## Task
Gather all lines in the entries that include the word "over".

=== Exercise data ===

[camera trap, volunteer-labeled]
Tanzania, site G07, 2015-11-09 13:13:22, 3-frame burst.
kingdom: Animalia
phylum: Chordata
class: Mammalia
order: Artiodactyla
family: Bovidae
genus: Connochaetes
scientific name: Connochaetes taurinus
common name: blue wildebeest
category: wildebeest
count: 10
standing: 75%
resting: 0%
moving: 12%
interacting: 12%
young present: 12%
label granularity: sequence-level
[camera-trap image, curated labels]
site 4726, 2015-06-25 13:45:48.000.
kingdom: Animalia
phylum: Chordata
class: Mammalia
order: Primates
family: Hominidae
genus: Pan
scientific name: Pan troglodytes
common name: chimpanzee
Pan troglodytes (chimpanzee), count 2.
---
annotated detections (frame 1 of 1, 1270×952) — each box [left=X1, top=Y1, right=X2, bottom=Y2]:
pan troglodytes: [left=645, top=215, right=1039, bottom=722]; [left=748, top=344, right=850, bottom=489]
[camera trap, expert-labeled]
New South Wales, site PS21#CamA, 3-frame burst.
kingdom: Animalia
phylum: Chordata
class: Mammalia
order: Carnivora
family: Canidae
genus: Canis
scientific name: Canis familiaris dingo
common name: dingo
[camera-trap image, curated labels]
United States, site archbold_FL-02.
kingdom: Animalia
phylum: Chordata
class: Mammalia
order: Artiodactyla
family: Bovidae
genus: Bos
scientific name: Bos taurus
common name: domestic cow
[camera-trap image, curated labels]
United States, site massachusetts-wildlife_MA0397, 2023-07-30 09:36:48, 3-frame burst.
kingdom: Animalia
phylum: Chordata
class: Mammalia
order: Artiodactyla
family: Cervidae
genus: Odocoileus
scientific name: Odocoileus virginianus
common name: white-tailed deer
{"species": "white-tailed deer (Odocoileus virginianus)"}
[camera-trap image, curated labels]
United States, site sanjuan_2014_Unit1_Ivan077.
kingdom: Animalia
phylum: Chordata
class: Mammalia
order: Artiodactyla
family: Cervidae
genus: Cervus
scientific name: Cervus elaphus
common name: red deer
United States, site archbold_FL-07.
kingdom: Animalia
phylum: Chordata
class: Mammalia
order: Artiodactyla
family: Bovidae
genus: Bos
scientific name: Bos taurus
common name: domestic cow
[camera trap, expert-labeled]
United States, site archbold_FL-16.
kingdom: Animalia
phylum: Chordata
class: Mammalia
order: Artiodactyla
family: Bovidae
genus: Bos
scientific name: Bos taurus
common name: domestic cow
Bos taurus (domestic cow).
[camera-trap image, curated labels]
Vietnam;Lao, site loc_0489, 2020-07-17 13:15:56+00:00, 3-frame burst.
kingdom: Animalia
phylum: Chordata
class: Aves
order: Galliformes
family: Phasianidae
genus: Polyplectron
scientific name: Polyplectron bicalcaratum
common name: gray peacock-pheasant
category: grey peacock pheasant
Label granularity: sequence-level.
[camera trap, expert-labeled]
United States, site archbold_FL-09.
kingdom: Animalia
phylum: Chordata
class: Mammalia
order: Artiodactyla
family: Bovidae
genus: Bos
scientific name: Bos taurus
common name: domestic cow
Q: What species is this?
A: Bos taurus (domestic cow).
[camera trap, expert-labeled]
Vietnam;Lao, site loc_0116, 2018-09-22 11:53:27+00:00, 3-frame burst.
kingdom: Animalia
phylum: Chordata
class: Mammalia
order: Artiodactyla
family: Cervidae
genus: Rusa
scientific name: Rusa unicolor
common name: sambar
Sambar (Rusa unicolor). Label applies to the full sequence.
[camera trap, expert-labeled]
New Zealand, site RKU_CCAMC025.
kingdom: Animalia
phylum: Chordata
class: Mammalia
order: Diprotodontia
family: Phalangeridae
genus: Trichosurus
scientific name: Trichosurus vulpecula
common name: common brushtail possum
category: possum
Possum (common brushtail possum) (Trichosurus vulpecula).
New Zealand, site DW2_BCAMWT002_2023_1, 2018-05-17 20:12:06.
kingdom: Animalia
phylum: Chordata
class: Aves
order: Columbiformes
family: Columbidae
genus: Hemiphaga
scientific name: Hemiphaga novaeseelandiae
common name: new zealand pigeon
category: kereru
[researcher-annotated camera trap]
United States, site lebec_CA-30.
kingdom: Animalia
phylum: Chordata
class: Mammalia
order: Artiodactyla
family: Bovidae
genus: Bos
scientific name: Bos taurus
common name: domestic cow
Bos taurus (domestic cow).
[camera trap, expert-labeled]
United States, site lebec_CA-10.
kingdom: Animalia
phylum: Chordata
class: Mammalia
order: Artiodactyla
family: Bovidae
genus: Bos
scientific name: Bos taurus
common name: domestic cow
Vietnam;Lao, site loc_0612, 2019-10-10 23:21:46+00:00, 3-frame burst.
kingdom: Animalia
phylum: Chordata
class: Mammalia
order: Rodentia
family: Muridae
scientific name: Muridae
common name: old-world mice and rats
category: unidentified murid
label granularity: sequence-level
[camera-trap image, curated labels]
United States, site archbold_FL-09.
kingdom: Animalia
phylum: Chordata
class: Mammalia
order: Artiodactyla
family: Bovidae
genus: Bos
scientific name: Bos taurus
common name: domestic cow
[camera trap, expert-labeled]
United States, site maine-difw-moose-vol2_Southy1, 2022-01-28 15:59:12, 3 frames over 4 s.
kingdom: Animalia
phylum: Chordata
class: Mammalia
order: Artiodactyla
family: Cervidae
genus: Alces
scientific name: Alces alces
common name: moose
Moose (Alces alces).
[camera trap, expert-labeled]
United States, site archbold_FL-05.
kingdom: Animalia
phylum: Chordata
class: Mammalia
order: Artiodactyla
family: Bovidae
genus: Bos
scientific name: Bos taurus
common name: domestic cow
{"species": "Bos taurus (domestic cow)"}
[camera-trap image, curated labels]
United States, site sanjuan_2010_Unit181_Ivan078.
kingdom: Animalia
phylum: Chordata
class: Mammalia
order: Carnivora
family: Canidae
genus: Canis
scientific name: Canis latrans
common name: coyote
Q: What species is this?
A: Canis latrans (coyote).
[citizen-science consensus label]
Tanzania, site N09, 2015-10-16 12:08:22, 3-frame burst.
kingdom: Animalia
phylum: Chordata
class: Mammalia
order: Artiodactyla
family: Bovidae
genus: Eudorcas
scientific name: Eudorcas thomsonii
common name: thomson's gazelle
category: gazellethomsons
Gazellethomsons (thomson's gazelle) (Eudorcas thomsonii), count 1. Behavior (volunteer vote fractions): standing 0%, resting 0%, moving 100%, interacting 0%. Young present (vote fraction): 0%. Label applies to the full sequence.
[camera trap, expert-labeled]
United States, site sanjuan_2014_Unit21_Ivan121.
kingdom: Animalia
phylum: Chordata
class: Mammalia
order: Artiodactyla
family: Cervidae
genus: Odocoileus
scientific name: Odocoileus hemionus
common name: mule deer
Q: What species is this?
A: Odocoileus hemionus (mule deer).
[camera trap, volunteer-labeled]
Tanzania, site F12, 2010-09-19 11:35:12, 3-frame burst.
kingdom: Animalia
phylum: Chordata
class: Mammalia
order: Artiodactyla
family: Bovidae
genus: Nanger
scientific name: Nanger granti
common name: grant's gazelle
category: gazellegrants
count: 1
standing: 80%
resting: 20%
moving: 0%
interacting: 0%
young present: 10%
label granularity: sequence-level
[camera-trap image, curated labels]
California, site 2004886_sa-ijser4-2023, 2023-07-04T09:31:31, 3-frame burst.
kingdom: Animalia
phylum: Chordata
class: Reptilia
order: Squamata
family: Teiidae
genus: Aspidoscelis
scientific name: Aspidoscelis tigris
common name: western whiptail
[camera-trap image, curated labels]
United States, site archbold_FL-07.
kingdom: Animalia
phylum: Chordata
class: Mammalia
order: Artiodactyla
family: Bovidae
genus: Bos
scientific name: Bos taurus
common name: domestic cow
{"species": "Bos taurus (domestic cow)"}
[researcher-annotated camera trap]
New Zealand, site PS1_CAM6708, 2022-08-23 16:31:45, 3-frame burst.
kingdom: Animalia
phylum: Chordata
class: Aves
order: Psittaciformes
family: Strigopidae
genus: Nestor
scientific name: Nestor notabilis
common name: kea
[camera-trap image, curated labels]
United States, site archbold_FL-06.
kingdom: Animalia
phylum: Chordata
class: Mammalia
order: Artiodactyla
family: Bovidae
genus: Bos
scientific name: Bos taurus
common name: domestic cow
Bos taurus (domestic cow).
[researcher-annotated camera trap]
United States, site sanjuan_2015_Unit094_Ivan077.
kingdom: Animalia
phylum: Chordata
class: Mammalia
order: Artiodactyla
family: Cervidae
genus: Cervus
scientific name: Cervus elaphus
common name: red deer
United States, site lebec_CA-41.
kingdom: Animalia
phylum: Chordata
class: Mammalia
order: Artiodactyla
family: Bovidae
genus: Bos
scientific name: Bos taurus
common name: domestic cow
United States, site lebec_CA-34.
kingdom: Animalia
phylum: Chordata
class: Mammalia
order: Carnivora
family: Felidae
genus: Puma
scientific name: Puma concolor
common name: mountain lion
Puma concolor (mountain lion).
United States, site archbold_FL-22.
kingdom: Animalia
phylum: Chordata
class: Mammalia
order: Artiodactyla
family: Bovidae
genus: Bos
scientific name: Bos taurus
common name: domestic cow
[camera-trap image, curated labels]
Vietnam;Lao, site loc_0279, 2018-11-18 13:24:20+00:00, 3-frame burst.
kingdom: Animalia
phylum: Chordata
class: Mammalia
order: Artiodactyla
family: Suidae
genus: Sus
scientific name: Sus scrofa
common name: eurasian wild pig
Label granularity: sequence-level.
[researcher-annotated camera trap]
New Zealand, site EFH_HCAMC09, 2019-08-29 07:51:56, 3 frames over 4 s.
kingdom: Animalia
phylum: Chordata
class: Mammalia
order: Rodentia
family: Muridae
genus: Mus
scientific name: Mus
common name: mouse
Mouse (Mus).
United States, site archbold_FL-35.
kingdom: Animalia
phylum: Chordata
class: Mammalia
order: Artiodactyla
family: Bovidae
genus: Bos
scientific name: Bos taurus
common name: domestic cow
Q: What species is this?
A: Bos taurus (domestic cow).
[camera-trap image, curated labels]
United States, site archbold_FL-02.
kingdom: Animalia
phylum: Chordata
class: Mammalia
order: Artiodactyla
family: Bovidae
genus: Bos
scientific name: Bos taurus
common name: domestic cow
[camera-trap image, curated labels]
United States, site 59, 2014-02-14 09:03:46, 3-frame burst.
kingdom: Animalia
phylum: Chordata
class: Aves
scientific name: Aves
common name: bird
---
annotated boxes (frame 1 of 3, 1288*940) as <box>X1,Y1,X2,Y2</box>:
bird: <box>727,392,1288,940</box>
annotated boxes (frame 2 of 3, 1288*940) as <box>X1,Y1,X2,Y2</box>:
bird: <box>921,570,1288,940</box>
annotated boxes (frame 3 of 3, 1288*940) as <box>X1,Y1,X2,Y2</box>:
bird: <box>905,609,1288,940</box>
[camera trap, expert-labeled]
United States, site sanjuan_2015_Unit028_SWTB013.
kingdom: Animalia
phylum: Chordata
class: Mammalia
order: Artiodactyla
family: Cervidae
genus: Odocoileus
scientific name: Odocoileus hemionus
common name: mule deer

===

## Output for this exercise
United States, site maine-difw-moose-vol2_Southy1, 2022-01-28 15:59:12, 3 frames over 4 s.
New Zealand, site EFH_HCAMC09, 2019-08-29 07:51:56, 3 frames over 4 s.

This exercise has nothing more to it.